Testimonial to a Tri-Lakes vacation
I happened to be the self-appointed, unofficial greeter at Historic Saranac Lake’s Ice Cream Social on Aug. 24 (all ice cream donated by Stewart’s Shops). People from all walks of life took advantage of the museum tour and walking into the beautiful Cure Porch on Wheels parked at the rear of the museum.
There I met this charming couple from Massachusetts, Greg and Emily Weiss, on their first visit to the area, celebrating their wedding anniversary. Now they have written me the following note about their trip.
“We arrived back in Massachusetts after our week in the Adirondacks and are dropping you a line as we told you we would. We so enjoyed meeting you and Ruth at the Ice Cream Social at the Saranac Lake Laboratory Museum. You were able to provide such flavor to the trip with your stories of the Saranac Lake area and the 1980 Olympic Winter Games. We also want to thank you for introducing us to Michele Tucker in the library’s Adirondack Research Room.” (We by chance met the next day at the library. Emily Weiss is a librarian, so she was also interested in Melville Dewey, who created the Dewey Decimal system for libraries when he was a 21-year-old student at Amherst College in Massachusetts — also that it was he and his son, Godfrey, who brought the 1932 Olympic Winter Games to Lake Placid.)

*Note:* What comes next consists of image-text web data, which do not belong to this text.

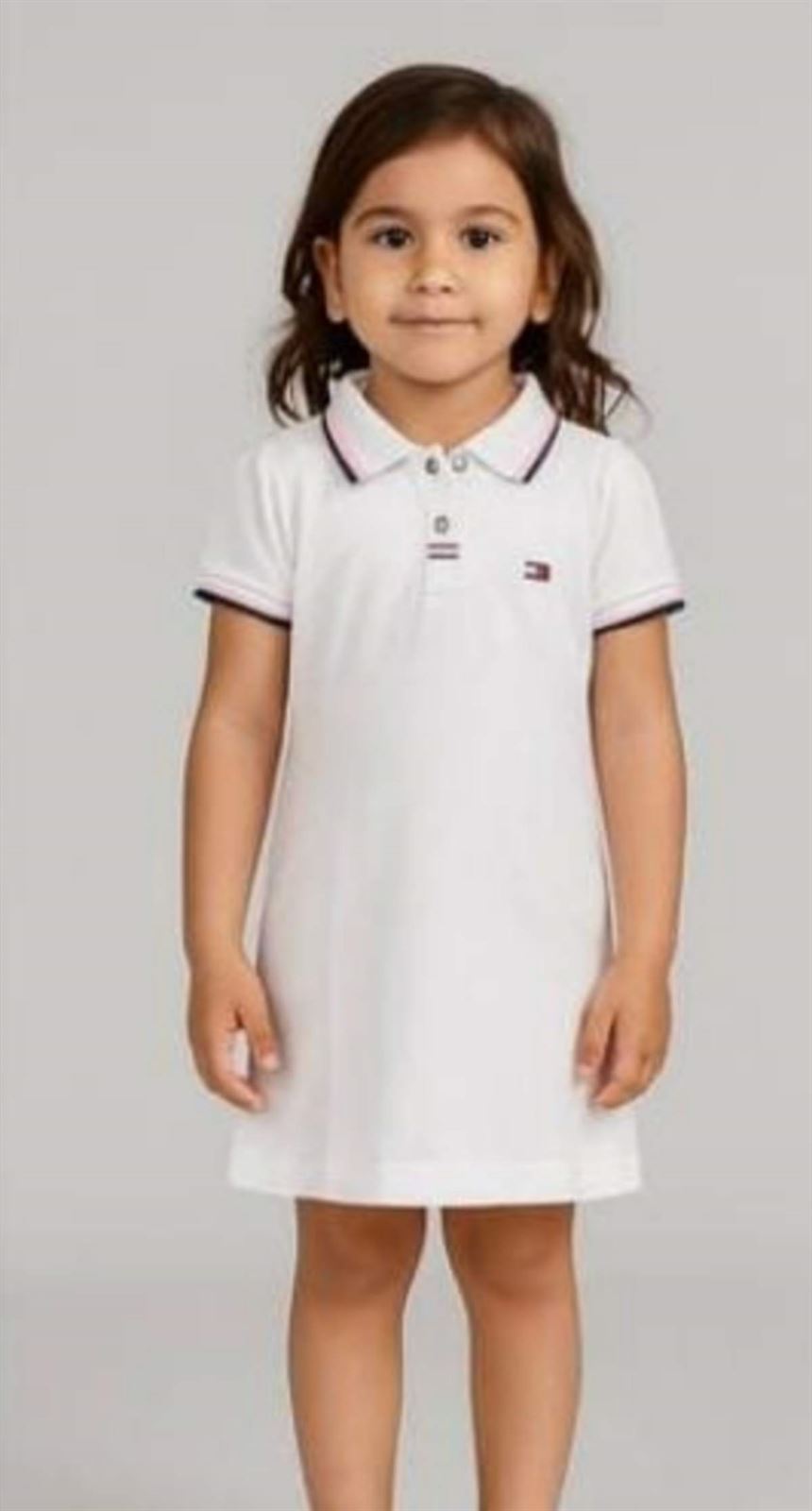 Vestido tommy Hilfiger para niña - Imagen 1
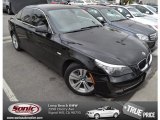 2010 Jet Black BMW 5 Series 528i Sedan #75074035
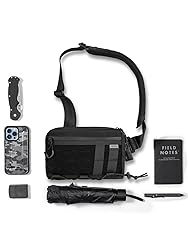 TACTICAL_GEEK Crossbody Shoulder Bag, Nylon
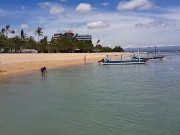 Preview 4 of Risky PEE from BOAT at Public Tropical Beach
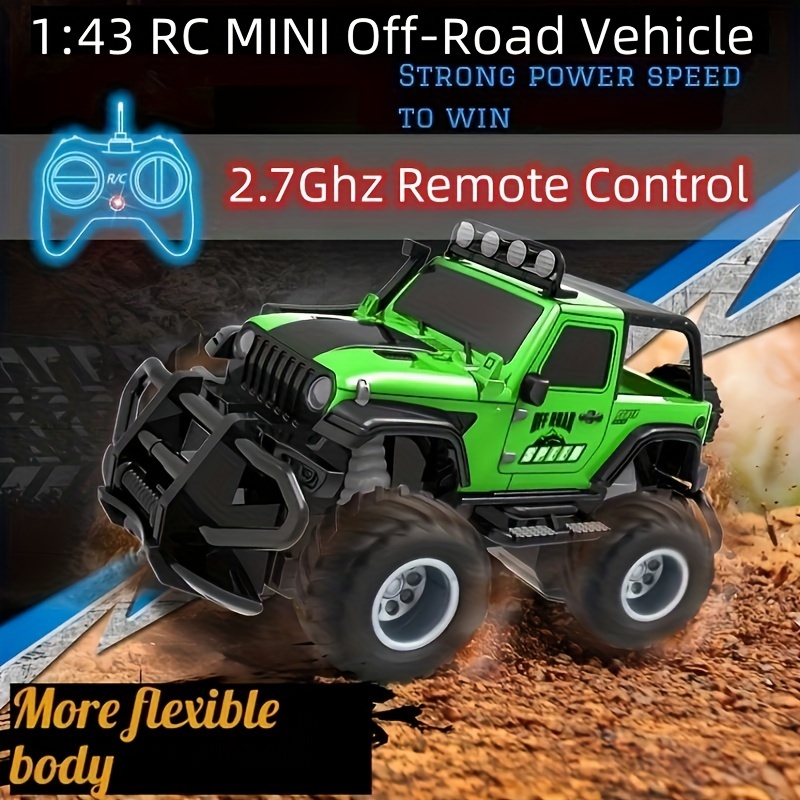 EVERYONE is getting this CHEAP mini RC Drift Truck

“We really enjoyed celebrating our wedding anniversary by visiting Saranac Lake and staying at the Hotel Saranac. We loved the hotel’s Great Hall Bar and Terrace. Saranac Lake is such a charming town. We found some good gifts in the shops downtown, especially in Goody Goody’s and the Book Nook. We had delicious meals at Fiddlehead Bistro, Casa del Sol, Blue Moon Cafe and Origin Coffee and creamy delicious ice cream at Donnelly’s. We also attended the Pendragon Theatre’s performance of ‘The Foreigner,’ which was especially appropriate because we first met when Greg played Owen Musser in our high school drama club’s production of ‘The Foreigner.’

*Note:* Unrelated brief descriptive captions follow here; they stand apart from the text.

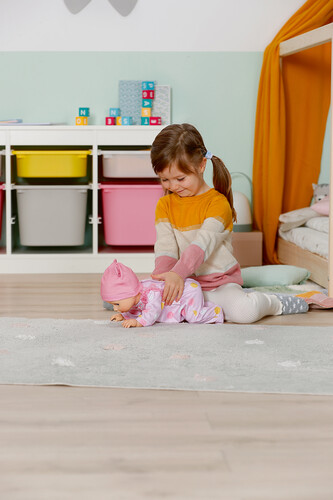 Zapf Creation Baby Born (43cm) - emily marche avec moi 4001167543061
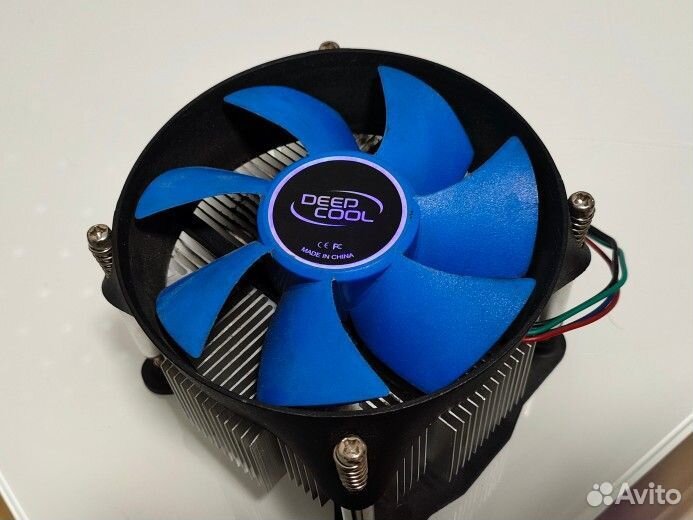 Кулер процеccорный deepcool theta 31 PWM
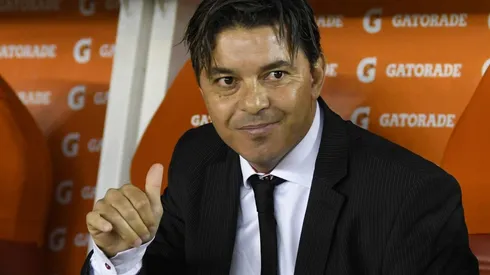 Gallardo nunca dirigió en la cancha de Banfield, debido a que River llevaba 8 años y medio sin ir al Sola. (FOTO: Getty)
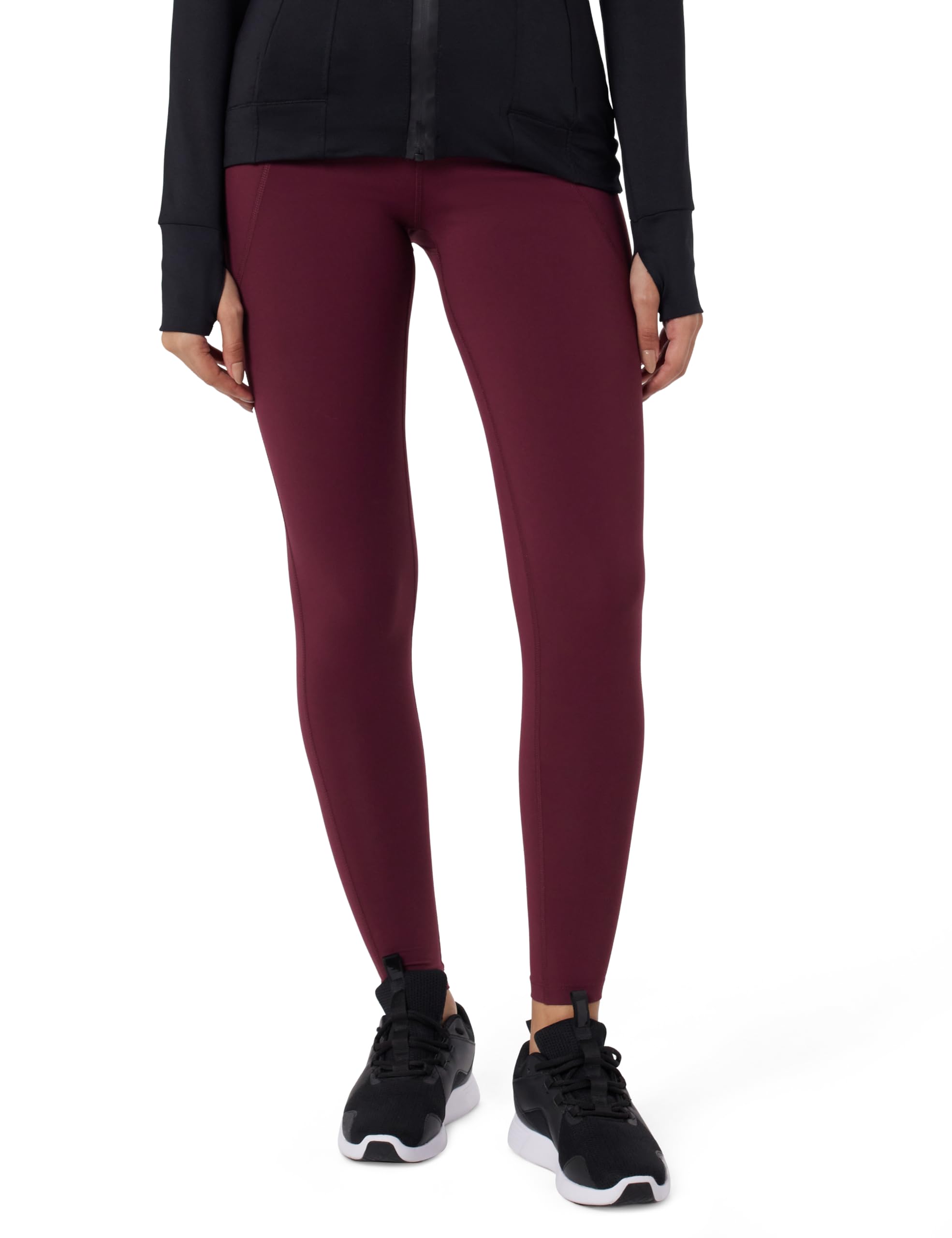 Women's Skinny Fit High Rise The Ultimate Leggings Tall, Ankle Length Tights for Gym, Yoga and Workout with 4 Pockets-image-10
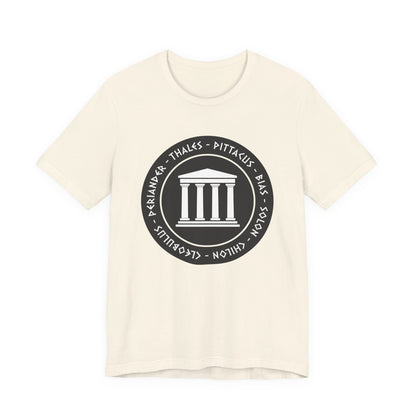 Seven Sages of Ancient Greece T-Shirt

“After leaving Saranac Lake, we stopped at the Wild Center in Tupper Lake (we especially loved the Wild Walk), then we continued west to Covewood Lodge on Big Moose Lake, where we spent a couple of relaxing days enjoying the beautiful scenery and listening to the loons on the lake. On a rainy Wednesday, we left Covewood Lodge for our next stop, the Garnet Hill Lodge in North Creek. On our way we visited the Adirondack Experience which really illuminated the region’s history for us. We really enjoyed Garnet Hill Lodge, which overlooks Thirteenth Lake. There we had a chance to hike and canoe (and see more loons), and on the last night of our stay, the sky was so clear that we could see more stars than we have seen in years … we could even see the Milky Way. It was a fitting conclusion to a truly wonderful vacation.”
Greg and Emily Weiss
More about HSL
Historic Saranac Lake hosts myriad events all year long.
Dr. Edward Livingston Trudeau’s laboratory on Church Street is a living, vibrant place (I can feel Dr. Trudeau’s vibes when I walk through the lab where he worked so hard and touching everything he touched), hosting interesting programs with interesting people and with unusual presentations all year long. The meeting area is not huge, but the place is packed to standing room only at every occasion. I know because I attend almost all of them.
Now HSL has purchased the original Trudeau home at the corner of Church and Main to expand the museum facility and to preserve a historic building. That is a bigger story in itself for a later date.
Here is an interesting aside to using the word “original’ when referring to the Trudeau home. I was honored to be a member of the committee that published our Centennial Book in 1992, much of which was written by John Duquette, including the following excerpt:
“Trudeau and Stevenson (Robert Louis Stevenson, author of “Treasure Island“) became close friends with only slight difference of opinion. The doctor objected to the author’s smoking habits while Stevenson considered Trudeau’s experiments with the tuberbacilli cultures to be sickening indeed. Ironically it was the smell of the little oil fired incubator, which nauseated R.L.S., that also turned out to be the same contraption that burned down Trudeau’s house in 1893.” (It was rebuilt soon after.)]
Amy Catania is the tireless executive director of HSL: speaking, cajoling for funds, telling stories, conducting tours and always with a smile.
The work behind the scenes at all of these events — “the Events Committee” — are board members or former board members who bring the goodies, make the fruit platters, supply the flowers and pour the wine: Lorraine Kelly, Ruth Chasolen, Penny Curran, Linda Jackson and Amy Jones.